Förderverein sammelt Unterschriften für Mahn- und Gedenkstätte
„An diesem authentischen Ort der NS-Gewaltherrschaft in unserer Stadt soll zukünftig ein Raum für die kritische Auseinandersetzung mit der lokalen Geschichte des NS-Regimes eingerichtet und erhalten werden.“ Dieses wichtige Projekt sei aber in „hohem Maße“ gefährdet, denn der Gebäudeeigentümer, der Bau- und Liegenschaftsbetrieb NRW, habe das Gebäude aktuell zum Verkauf ausgeschrieben – ohne Hinweis auf die Initiative für den Lern- und Erinnerungsort Polizeigefängnis.
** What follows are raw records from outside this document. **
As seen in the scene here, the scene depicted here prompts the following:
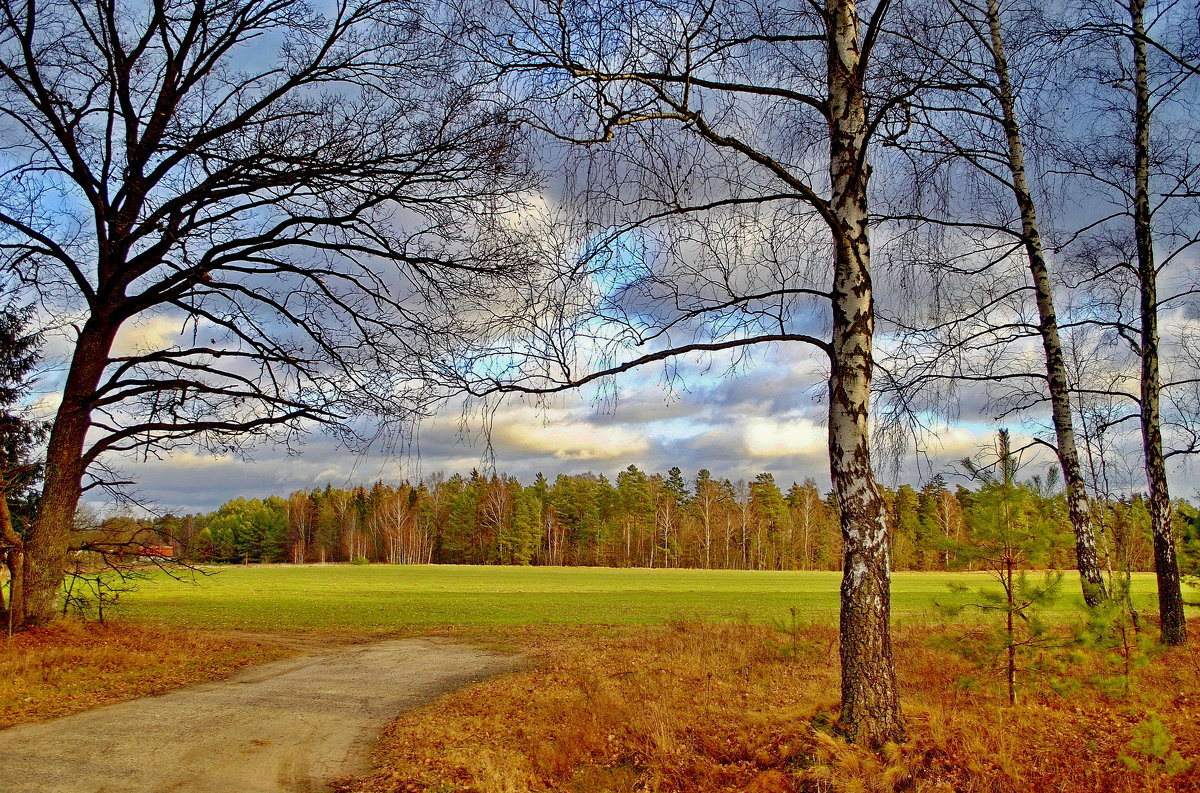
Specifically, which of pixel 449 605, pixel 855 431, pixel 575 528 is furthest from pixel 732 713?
pixel 575 528

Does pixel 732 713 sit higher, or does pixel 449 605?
pixel 732 713

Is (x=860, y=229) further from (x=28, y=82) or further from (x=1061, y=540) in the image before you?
(x=28, y=82)

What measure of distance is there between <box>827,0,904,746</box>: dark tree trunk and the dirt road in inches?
193

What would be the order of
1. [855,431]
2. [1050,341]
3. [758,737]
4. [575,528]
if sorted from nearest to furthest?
[855,431]
[758,737]
[1050,341]
[575,528]

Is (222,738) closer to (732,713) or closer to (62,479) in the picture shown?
(732,713)

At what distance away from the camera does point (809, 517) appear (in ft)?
328

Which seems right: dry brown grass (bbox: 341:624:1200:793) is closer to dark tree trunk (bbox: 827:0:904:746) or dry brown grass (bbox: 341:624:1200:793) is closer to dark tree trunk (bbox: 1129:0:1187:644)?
dark tree trunk (bbox: 827:0:904:746)

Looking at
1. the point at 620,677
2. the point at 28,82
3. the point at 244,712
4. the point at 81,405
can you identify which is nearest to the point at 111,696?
the point at 244,712

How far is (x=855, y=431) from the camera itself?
18.7ft

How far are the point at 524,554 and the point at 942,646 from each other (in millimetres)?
96049

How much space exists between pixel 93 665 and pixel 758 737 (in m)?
10.4

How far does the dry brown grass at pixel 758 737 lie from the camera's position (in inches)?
210

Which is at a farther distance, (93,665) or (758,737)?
(93,665)

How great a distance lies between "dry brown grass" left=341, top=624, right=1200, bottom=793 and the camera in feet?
17.5
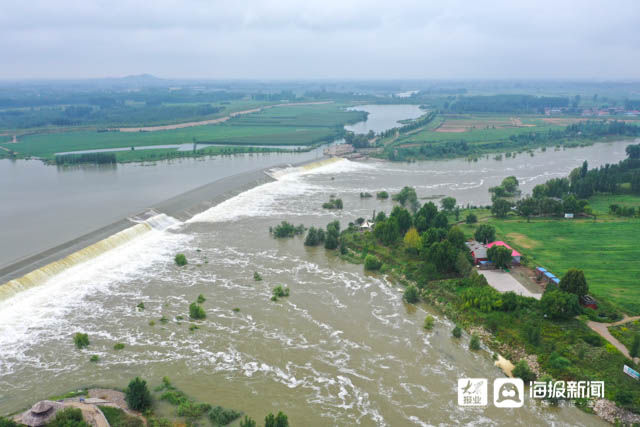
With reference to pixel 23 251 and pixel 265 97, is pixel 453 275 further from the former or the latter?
pixel 265 97

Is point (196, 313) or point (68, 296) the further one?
point (68, 296)

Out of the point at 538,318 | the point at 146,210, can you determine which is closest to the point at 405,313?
the point at 538,318

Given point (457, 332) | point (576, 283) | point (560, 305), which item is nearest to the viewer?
point (560, 305)

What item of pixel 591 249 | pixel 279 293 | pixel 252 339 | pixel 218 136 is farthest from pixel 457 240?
pixel 218 136

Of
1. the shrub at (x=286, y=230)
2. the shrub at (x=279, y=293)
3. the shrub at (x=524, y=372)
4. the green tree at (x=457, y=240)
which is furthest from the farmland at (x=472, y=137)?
the shrub at (x=524, y=372)

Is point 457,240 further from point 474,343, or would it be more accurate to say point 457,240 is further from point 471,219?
point 474,343

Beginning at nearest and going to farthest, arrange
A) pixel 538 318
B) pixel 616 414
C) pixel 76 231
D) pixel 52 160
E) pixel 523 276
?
pixel 616 414, pixel 538 318, pixel 523 276, pixel 76 231, pixel 52 160

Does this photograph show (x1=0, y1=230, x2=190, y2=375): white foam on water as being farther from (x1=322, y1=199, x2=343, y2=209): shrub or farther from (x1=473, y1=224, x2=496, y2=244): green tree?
(x1=473, y1=224, x2=496, y2=244): green tree
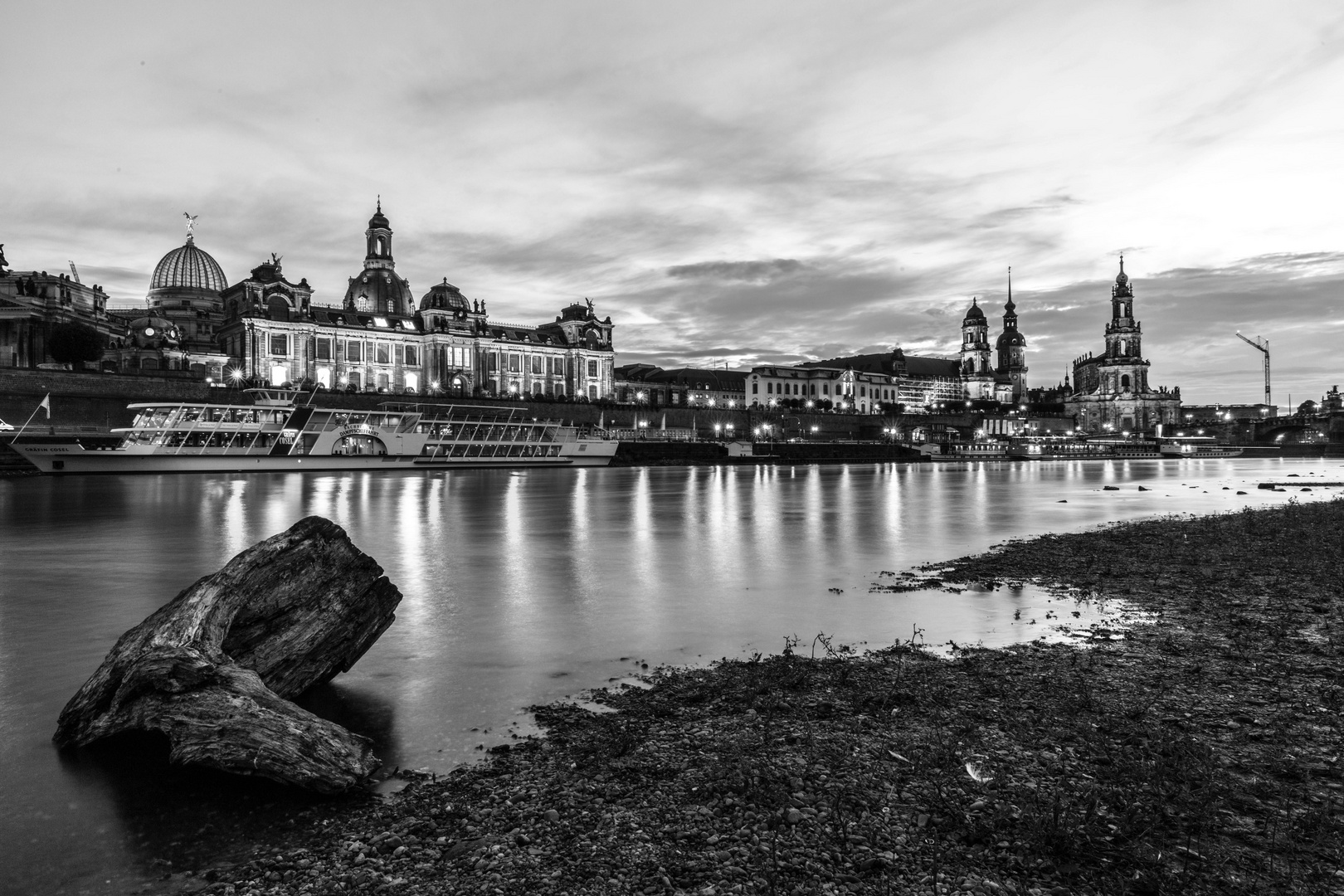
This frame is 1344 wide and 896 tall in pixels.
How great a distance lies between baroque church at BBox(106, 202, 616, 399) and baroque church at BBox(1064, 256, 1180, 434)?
116 metres

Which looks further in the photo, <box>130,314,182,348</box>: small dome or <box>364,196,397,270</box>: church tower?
<box>364,196,397,270</box>: church tower

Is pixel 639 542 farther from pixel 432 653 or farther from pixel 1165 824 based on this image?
pixel 1165 824

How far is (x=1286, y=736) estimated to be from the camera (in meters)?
5.60

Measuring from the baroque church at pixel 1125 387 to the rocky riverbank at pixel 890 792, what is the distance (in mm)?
191902

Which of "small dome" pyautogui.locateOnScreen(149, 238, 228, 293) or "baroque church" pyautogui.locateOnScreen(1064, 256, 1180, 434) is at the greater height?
"small dome" pyautogui.locateOnScreen(149, 238, 228, 293)

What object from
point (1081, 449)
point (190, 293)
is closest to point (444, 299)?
point (190, 293)

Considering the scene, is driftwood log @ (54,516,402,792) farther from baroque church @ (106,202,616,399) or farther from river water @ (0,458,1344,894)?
baroque church @ (106,202,616,399)

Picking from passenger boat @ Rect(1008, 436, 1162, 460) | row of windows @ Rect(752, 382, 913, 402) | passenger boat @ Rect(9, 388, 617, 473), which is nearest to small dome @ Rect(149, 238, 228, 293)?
passenger boat @ Rect(9, 388, 617, 473)

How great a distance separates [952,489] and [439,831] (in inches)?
1613

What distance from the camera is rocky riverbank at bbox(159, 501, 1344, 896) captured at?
398 centimetres

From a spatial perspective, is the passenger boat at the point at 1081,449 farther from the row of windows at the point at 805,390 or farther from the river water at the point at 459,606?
the river water at the point at 459,606

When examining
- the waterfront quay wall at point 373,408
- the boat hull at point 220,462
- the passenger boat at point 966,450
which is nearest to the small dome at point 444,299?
the waterfront quay wall at point 373,408

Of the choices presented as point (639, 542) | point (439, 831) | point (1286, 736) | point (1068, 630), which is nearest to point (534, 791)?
point (439, 831)

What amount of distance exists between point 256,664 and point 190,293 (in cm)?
13962
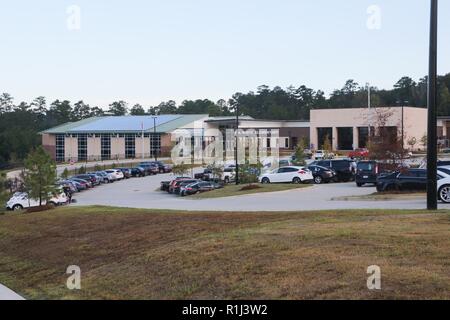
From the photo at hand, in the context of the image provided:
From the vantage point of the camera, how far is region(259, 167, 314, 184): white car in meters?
45.1

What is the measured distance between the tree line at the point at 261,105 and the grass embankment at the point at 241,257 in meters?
117

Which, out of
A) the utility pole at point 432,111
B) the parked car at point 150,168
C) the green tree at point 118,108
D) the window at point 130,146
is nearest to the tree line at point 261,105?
the green tree at point 118,108

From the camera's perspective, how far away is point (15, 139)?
111812mm

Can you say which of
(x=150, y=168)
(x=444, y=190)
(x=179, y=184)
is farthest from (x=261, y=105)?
(x=444, y=190)

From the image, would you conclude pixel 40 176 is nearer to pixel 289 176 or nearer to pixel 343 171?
pixel 289 176

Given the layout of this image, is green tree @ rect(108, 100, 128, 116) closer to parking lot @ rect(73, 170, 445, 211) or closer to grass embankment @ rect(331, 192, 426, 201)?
parking lot @ rect(73, 170, 445, 211)

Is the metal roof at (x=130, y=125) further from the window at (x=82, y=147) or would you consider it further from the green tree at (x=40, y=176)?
the green tree at (x=40, y=176)

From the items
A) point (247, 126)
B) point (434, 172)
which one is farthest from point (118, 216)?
point (247, 126)

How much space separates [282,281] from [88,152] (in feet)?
348

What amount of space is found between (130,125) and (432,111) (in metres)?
97.2

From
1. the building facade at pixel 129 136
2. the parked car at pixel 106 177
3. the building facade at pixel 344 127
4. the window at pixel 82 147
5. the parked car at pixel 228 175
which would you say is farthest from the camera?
the window at pixel 82 147

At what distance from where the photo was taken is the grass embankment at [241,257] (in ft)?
30.0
Aus diesem Grund hat der Förderverein nun eine Unterschriftenliste verteilt, auf der Unterstützerinnen und Unterstützer ihre Unterschrift für das Vorhaben geben können. Es gebe bereits viele Erstunterschreiber, unter anderem: Aleksander Chraga, Geschäftsführer der Jüdischen Gemeinde, Claudia Reifenberger, Superintendentin des Evangelischen Kirchenkreises, Doris Brauner, die älteste Tochter des früheren Herner Oberbürgermeisters Robert Brauner.
>>>„Nahtstellen“ in der Stadt
Zwölf Gedenktafeln in der Stadt verweisen als „Nahtstellen“ auf die Orte jüdischen Lebens in Herne, die durch die Shoah vernichtet wurden. An „dezentralen Erinnerungsorten“ informieren darüber Gedenktafeln, entstanden durch das Projekt „Nahtstellen, fühlbar, hier. . .“.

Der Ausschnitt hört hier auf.